Depuis toujours, le tortellino est au cœur des diatribes et des légendes, des histoires et des anecdotes. Connu à Bologne et à Modène sous ce nom, le turtléin devient anolino si nous allons à Parme et à Plaisance, tandis qu’à Reggio Emilia et à Ferrare, il n’est question que de cappelletti.

Une question purement territoriale ? Pas tout à fait. Les variations ne se limitent pas qu’aux noms, il existe également des différences au niveau des farces et de la forme qui caractérise ces pâtes farcies, reines des tables émiliennes, et qui sont désormais appréciées dans le monde entier, au même titre que le Parmigiano Reggiano, le vinaigre balsamique et le Prosciutto di Parma (jambon de Parme).

La légende raconte que ce délice typiquement émilien est né dans une auberge à la frontière qui sépare Modène et Bologne. En entrant dans la chambre de Vénus, une fois que Bacchus et Mars étaient partis après une nuit d’amour, l’hôte resta subjugué par le nombril si particulier de la déesse et le reproduisit avec des pâtes aux œufs pour ne jamais l’oublier.

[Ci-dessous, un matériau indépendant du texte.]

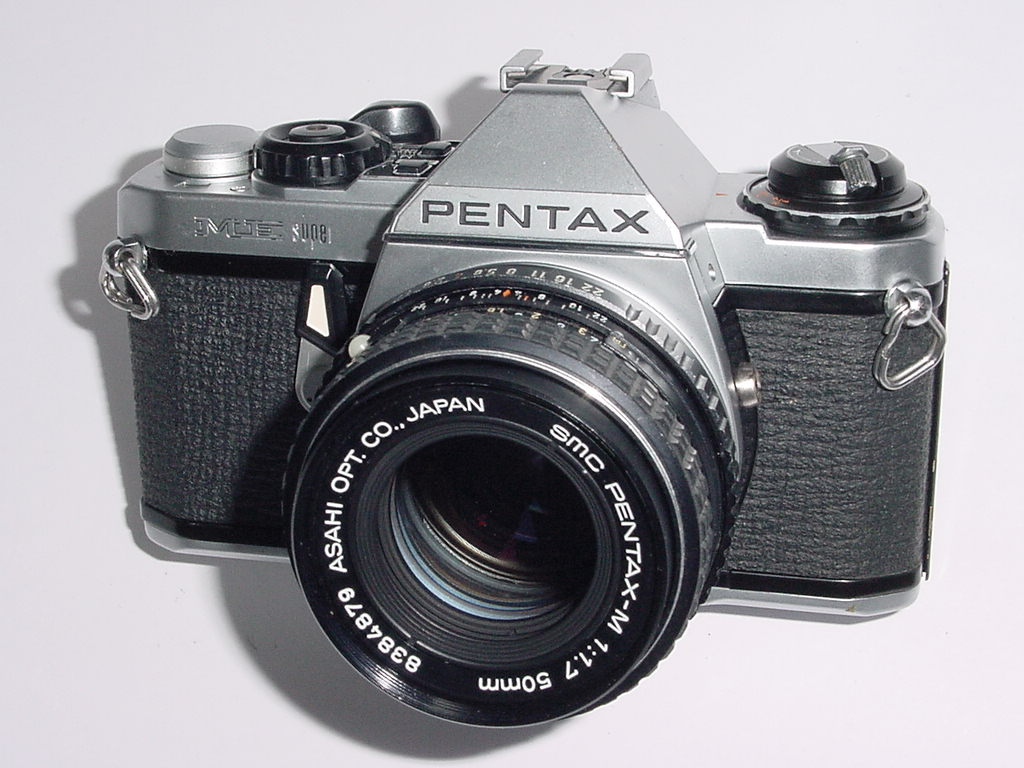 Pentax ME Super 35mm Film manual SLR Camera + Pentax M 50mm f/1.7 smc Lens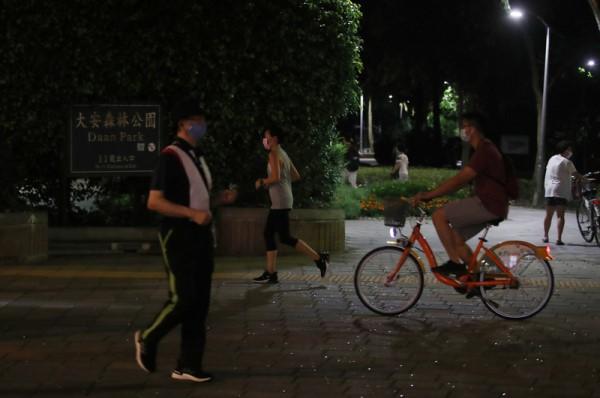 戴口罩跑步 高市男昏倒緊急送醫脫險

Peut-être à cause de cette légende ou peut-être à cause d’un léger chauvinisme à l’émilienne, Modène et Bologne se disputent, encore aujourd’hui, la paternité du tortellino. Toutefois, qu’il s’agisse de l’association généralisée du tortellino qui est pour beaucoup « à la bolognaise » ou bien du dépôt de la recette officielle dans les années 70 auprès de la chambre de commerce de Bologne, le chef-lieu de la province remporte une sorte de victoire virtuelle sur sa voisine Modène.

Le point commun de tous les tortellinis, de Bologne ou de Modène, est leur farce. Elle est composée de longe de porc, de jambon cru, de mortadelle de Bologne, de Parmigiano Reggiano, d’œufs et de noix de muscade, le tout enveloppé dans de la pâte aux œufs, comme le veut la tradition.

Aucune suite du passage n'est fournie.